DELİKANLI : Belki biliyorsunuzdur, İstanbul’a kaçtımdı, yıllarca önce, ablamla eniştemin yanına, bu işe bulaşmamak için. İstanbul’da gezip tozuyorum, okuyup yazıyorum. Anamı da özlemesem, keyfim beylerde yok. Sizin Yakub Ağa, küçük ağamı vurunca haber geldi; “Avrat gibi gezeceğine gelsin, alınacak öcümüz vardır” diye. Kuş vurmamışım, tavuk kesmemişim, koca adamı devirmek ne haddime? Dinleyen kim? Eniştem getirip eve teslim etti beni, kendi kaçtı. Bir tabanca verdiler elime, “sına bakalım” dediler, sınamamak olmaz. Tetiği çekmemle güm sırtüstü yere yuvarlanmam bir oldu. (Zühre, dayanamaz kıkırdar. Hepsinin kötü baktığım görünce utanır) Derken Yakup Ağayı gösterdiler uzaktan. Dağ gibi adam. “Vurmağa elim varmaz” dedimse de, kızlar bile üzerime çullandılar. Yalanım varsa anam ölsün. Bu nasıl bir kindir ağam? Birkin böyle baklava börekle, susamlı çörekle beslenip büyütülür mü? Şaşakaldım. Baktım ki çaresi yoktur, “iki el kurşun sıkayım bacağına” dedim kendi kendime,”o bir kaç ay yaralı yatar, ben bir kaç yıl mahpus, sıramızı savarız” dedim. Ama beceremedim ağam. Ne hayvanım! Tetiğe bastığım sıra Yakup

Ağa da kendini yere atmaz mı? Eyvah. Vurdum kendimi dağlara. Hem koşuyorum, hem ağlıyorum

Ne fayda, olan olmuş. Anamı göresim gelince, arada bir köye inmeğe başladım.Anladım ki benim ağlamam yetmez. Beni vurup anamı ağlatmanız gerekmektedir. Ben de zillete katlanıp töreye sığındım. Hepsi bu. (Ana ile Bacı belirsiz bir şefkatle bakışırlar)[12]

Töre‟deki bütün oyun kişileri törelerin tutsak ediciliğinde bir yaşam sürmektedir. Hiç kimse töreler dışında bir kurallar bütününe itibar etmez. Bir tek kadınlar sevgi karşısında tutum değiştirirler.
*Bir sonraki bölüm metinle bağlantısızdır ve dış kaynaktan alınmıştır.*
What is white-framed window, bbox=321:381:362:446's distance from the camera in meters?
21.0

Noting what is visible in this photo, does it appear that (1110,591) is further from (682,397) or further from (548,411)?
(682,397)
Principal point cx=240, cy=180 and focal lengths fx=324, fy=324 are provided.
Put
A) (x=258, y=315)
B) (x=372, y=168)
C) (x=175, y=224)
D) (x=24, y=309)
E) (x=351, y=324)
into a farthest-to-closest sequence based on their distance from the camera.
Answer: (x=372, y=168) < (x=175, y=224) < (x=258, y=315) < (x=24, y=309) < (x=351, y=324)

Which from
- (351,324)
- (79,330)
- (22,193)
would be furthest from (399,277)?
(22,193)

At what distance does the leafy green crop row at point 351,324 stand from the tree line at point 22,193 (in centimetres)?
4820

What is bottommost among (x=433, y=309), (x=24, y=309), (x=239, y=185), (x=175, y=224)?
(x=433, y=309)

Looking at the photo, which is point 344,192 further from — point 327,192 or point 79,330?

Diğer yandan bu girişim olumlu olsa da törelere yenik düşmekten kurtaramaz onları. Evin erkeklerinin töreler karşısındaki tutsaklık durumunu aşamaması, sevginin galip gelmesini önler. Sevginin galip gelememesi ise törelerin tutsak ediciliğinin ne denli tehlikeli bir boyutta olduğunu gösterir seyirciye. Bu yöntem sayesinde törelerden yana olan erkeklerin eleştirildiğini; töreler karşısında, sevginin yanında yer alan kadınların yüceltildiğini görürüz. [….]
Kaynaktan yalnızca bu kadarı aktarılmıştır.